What you should do: Rewrite every line of the records below as a single numbered list, leaving out the blank lines.

Supplied material:
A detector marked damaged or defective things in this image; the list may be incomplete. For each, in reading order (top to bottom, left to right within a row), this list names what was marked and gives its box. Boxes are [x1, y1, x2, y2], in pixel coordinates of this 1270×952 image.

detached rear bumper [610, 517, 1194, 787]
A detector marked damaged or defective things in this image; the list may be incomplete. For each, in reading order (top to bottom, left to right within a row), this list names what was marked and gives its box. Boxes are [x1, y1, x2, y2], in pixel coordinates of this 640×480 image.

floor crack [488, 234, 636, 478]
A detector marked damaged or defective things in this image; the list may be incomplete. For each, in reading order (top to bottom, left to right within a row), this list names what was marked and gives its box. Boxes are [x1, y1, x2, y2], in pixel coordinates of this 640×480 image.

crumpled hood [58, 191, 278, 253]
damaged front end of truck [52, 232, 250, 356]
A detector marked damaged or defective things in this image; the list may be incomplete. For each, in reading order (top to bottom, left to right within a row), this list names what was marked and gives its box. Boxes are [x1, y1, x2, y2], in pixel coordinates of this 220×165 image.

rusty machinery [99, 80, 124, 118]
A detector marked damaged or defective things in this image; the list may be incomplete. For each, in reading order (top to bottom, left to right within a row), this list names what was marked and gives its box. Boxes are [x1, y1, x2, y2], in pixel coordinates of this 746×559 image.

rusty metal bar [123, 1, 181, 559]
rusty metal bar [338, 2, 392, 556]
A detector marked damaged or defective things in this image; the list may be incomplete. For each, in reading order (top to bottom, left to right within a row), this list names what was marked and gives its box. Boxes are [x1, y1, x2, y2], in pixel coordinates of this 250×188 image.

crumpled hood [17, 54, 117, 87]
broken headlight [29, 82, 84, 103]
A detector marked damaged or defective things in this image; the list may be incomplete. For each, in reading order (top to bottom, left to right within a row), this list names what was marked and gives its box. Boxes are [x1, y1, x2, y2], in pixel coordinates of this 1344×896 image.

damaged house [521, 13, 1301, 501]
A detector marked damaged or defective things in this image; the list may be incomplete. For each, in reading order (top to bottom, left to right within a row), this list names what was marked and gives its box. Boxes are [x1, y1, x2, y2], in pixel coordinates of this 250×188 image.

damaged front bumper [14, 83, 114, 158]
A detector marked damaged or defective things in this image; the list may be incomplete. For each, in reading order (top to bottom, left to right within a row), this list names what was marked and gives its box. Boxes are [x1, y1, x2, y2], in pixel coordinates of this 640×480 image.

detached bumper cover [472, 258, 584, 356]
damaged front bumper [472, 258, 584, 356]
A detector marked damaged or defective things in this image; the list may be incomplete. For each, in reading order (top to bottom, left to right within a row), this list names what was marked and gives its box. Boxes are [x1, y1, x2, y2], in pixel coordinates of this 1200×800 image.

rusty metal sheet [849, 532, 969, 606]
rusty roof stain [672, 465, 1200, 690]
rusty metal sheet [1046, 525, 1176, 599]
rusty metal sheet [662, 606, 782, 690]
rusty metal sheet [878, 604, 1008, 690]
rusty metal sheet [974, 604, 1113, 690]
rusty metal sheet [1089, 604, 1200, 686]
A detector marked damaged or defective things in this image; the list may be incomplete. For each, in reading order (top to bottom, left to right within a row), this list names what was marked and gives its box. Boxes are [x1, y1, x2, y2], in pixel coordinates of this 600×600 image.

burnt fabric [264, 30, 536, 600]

Result for this task:
1. A detector marked damaged or defective things in this image; the list may be incomplete. For each, in reading order (top to bottom, left to right within a row), this list names what was marked and gives its box. Boxes are [x1, y1, x2, y2], in pixel coordinates of this 1270×952 image.
2. detached rear bumper [610, 517, 1194, 787]
3. A detector marked damaged or defective things in this image; the list may be incomplete. For each, in reading order (top to bottom, left to right within a row), this list names what was marked and gives its box. Boxes are [x1, y1, x2, y2], in pixel coordinates of this 640×480 image.
4. floor crack [488, 234, 636, 478]
5. A detector marked damaged or defective things in this image; the list may be incomplete. For each, in reading order (top to bottom, left to right within a row), this list names what was marked and gives its box. Boxes are [x1, y1, x2, y2], in pixel coordinates of this 640×480 image.
6. crumpled hood [58, 191, 278, 253]
7. damaged front end of truck [52, 232, 250, 356]
8. A detector marked damaged or defective things in this image; the list may be incomplete. For each, in reading order (top to bottom, left to right within a row), this list names what was marked and gives its box. Boxes are [x1, y1, x2, y2], in pixel coordinates of this 220×165 image.
9. rusty machinery [99, 80, 124, 118]
10. A detector marked damaged or defective things in this image; the list may be incomplete. For each, in reading order (top to bottom, left to right within a row), this list names what was marked and gives its box. Boxes are [x1, y1, x2, y2], in pixel coordinates of this 746×559 image.
11. rusty metal bar [123, 1, 181, 559]
12. rusty metal bar [338, 2, 392, 556]
13. A detector marked damaged or defective things in this image; the list may be incomplete. For each, in reading order (top to bottom, left to right within a row), this list names what was marked and gives its box. Boxes are [x1, y1, x2, y2], in pixel coordinates of this 250×188 image.
14. crumpled hood [17, 54, 117, 87]
15. broken headlight [29, 82, 84, 103]
16. A detector marked damaged or defective things in this image; the list may be incomplete. For each, in reading order (top to bottom, left to right within a row), this list names what was marked and gives its box. Boxes are [x1, y1, x2, y2], in pixel coordinates of this 1344×896 image.
17. damaged house [521, 13, 1301, 501]
18. A detector marked damaged or defective things in this image; the list may be incomplete. For each, in reading order (top to bottom, left to right within a row), this list names what was marked and gives its box. Boxes are [x1, y1, x2, y2], in pixel coordinates of this 250×188 image.
19. damaged front bumper [14, 83, 114, 158]
20. A detector marked damaged or defective things in this image; the list may be incomplete. For each, in reading order (top to bottom, left to right within a row), this list names what was marked and gives its box. Boxes are [x1, y1, x2, y2], in pixel coordinates of this 640×480 image.
21. detached bumper cover [472, 258, 584, 356]
22. damaged front bumper [472, 258, 584, 356]
23. A detector marked damaged or defective things in this image; the list may be incomplete. For each, in reading order (top to bottom, left to right within a row), this list names what was marked and gives its box. Boxes are [x1, y1, x2, y2], in pixel coordinates of this 1200×800 image.
24. rusty metal sheet [849, 532, 969, 606]
25. rusty roof stain [672, 465, 1200, 690]
26. rusty metal sheet [1046, 525, 1176, 599]
27. rusty metal sheet [662, 606, 782, 690]
28. rusty metal sheet [878, 604, 1008, 690]
29. rusty metal sheet [974, 604, 1113, 690]
30. rusty metal sheet [1089, 604, 1200, 686]
31. A detector marked damaged or defective things in this image; the list may be incomplete. For each, in reading order (top to bottom, left to right within a row), this list names what was marked and gives its box. Boxes are [x1, y1, x2, y2], in pixel coordinates of this 600×600 image.
32. burnt fabric [264, 30, 536, 600]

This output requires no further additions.